• _Stored entries_:
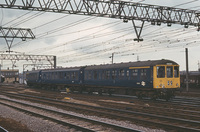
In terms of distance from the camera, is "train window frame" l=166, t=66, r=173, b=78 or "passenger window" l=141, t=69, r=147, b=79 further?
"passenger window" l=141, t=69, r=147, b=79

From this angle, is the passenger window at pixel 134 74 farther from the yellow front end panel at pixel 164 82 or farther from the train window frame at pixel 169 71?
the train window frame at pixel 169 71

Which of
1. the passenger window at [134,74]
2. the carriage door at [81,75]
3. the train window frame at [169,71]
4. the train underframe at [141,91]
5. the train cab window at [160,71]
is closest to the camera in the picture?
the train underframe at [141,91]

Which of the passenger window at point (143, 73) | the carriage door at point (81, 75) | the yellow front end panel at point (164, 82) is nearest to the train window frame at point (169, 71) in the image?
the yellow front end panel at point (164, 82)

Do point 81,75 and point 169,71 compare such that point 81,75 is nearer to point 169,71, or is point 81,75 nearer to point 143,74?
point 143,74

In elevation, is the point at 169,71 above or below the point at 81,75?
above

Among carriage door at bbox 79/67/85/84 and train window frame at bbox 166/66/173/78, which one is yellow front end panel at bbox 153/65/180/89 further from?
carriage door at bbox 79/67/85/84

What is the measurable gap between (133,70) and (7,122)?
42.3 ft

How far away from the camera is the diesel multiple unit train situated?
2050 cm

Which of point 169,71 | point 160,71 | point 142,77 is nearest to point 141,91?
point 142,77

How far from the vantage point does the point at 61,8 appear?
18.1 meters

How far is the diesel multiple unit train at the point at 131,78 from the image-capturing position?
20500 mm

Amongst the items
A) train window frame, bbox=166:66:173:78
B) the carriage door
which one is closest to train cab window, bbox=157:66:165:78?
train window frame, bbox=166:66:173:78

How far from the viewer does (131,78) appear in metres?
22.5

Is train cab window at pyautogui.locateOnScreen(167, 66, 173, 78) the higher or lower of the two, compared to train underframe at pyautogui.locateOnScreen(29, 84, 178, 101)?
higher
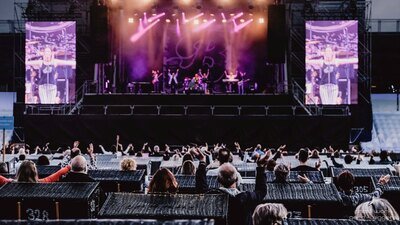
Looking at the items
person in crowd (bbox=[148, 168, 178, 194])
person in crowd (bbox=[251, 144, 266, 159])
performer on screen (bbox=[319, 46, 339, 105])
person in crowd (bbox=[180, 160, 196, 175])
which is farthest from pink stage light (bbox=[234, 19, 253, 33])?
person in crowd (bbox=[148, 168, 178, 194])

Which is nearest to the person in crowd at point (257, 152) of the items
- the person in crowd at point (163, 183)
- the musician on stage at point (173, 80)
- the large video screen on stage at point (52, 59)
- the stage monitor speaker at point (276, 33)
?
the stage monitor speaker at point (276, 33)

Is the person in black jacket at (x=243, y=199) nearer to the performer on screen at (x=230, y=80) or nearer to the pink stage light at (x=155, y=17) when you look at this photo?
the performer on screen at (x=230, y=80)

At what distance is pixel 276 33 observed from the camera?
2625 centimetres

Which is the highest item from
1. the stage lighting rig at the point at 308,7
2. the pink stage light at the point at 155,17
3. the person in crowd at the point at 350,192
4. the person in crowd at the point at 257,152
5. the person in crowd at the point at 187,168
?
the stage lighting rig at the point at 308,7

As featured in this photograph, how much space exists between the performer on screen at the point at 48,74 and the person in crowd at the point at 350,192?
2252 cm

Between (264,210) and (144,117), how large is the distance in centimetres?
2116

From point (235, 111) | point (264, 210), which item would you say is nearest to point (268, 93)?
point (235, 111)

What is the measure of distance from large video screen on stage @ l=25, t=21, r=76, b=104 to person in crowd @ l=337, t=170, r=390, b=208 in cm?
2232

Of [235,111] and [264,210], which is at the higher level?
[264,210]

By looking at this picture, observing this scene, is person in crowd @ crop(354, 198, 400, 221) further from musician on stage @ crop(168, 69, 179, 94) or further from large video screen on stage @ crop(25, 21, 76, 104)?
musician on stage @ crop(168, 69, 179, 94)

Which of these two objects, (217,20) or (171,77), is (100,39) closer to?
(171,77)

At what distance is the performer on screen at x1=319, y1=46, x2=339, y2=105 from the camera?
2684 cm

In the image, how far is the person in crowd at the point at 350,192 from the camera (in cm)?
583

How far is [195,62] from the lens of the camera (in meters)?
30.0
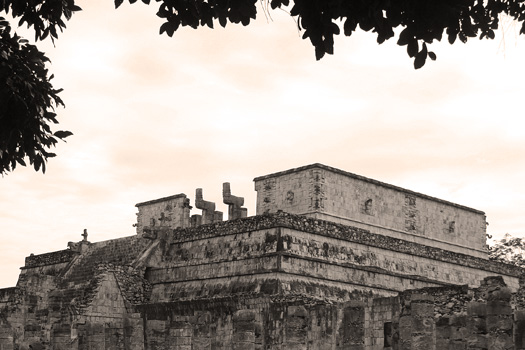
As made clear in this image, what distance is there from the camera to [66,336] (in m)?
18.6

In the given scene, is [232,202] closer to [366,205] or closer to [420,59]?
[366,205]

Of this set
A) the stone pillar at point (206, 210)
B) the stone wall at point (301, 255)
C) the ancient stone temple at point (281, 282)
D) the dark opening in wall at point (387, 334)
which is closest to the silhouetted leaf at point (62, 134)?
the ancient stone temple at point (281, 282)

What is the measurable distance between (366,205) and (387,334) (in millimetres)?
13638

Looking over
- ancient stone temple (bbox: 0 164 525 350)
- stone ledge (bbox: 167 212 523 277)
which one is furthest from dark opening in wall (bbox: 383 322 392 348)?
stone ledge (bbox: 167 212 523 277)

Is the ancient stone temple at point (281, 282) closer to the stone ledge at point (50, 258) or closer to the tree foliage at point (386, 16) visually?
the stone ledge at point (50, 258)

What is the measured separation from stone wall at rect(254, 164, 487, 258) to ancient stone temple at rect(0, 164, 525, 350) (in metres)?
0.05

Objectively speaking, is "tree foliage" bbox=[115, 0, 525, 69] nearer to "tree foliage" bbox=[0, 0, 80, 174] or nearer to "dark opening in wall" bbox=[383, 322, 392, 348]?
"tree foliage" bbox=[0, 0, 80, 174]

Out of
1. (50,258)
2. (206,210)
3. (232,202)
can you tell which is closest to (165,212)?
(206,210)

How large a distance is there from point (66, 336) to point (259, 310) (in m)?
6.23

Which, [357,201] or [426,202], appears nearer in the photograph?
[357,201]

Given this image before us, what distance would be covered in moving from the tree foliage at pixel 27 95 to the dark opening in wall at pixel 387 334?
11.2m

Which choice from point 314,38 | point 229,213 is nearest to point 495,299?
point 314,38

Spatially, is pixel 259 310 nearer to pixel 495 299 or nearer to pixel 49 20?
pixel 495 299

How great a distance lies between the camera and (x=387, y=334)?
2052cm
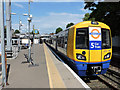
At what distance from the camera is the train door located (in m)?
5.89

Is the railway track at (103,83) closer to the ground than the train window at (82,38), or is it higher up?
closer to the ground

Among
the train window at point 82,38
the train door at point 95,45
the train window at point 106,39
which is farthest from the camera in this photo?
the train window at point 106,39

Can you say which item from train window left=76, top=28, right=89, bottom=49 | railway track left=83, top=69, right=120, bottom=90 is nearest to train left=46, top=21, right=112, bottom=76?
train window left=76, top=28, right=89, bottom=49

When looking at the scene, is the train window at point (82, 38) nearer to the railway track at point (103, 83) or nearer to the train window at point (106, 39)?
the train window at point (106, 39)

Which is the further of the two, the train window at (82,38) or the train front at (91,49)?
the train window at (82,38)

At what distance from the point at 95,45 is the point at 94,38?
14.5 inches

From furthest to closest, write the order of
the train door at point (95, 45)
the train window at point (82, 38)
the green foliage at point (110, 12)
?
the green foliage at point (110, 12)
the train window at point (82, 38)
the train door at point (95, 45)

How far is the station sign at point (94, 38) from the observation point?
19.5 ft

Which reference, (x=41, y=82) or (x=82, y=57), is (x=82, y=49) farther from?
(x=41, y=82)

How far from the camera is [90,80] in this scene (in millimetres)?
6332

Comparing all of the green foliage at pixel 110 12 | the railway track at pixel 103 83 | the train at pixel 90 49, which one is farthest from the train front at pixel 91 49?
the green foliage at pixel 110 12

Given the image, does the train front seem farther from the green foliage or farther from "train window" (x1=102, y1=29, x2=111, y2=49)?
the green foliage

--

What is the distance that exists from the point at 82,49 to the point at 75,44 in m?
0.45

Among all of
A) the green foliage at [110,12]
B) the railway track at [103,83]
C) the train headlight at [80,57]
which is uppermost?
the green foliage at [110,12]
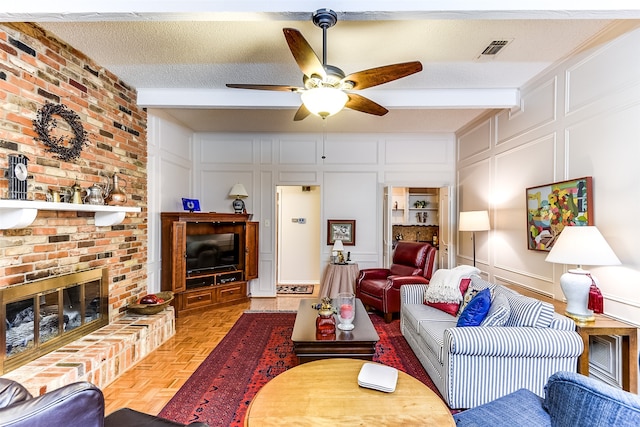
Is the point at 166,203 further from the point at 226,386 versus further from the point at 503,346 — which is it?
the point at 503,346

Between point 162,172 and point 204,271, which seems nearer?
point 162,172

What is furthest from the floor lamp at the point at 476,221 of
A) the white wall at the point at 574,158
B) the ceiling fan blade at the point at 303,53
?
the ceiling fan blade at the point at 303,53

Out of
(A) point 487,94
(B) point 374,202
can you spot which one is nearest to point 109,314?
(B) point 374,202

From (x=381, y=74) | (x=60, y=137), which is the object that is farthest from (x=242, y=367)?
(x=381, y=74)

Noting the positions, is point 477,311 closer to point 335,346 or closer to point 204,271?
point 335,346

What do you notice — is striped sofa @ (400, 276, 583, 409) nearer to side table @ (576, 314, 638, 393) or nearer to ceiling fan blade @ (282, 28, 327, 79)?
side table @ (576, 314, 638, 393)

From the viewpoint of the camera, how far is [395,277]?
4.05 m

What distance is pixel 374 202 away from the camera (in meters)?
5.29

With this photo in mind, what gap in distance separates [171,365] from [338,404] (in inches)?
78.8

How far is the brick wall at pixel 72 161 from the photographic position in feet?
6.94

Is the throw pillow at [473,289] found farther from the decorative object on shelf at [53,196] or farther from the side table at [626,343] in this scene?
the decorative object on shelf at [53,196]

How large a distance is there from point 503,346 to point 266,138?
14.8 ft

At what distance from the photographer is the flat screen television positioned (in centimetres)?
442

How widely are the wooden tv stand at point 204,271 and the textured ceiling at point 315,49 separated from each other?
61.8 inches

• _Brief_: Show every line of the records above that contains the string "picture".

• _Written answer_:
is closest to the camera in the picture?
By looking at this picture, observing this scene, is person in crowd @ crop(354, 198, 400, 221) further from musician on stage @ crop(168, 69, 179, 94) or further from large video screen on stage @ crop(25, 21, 76, 104)?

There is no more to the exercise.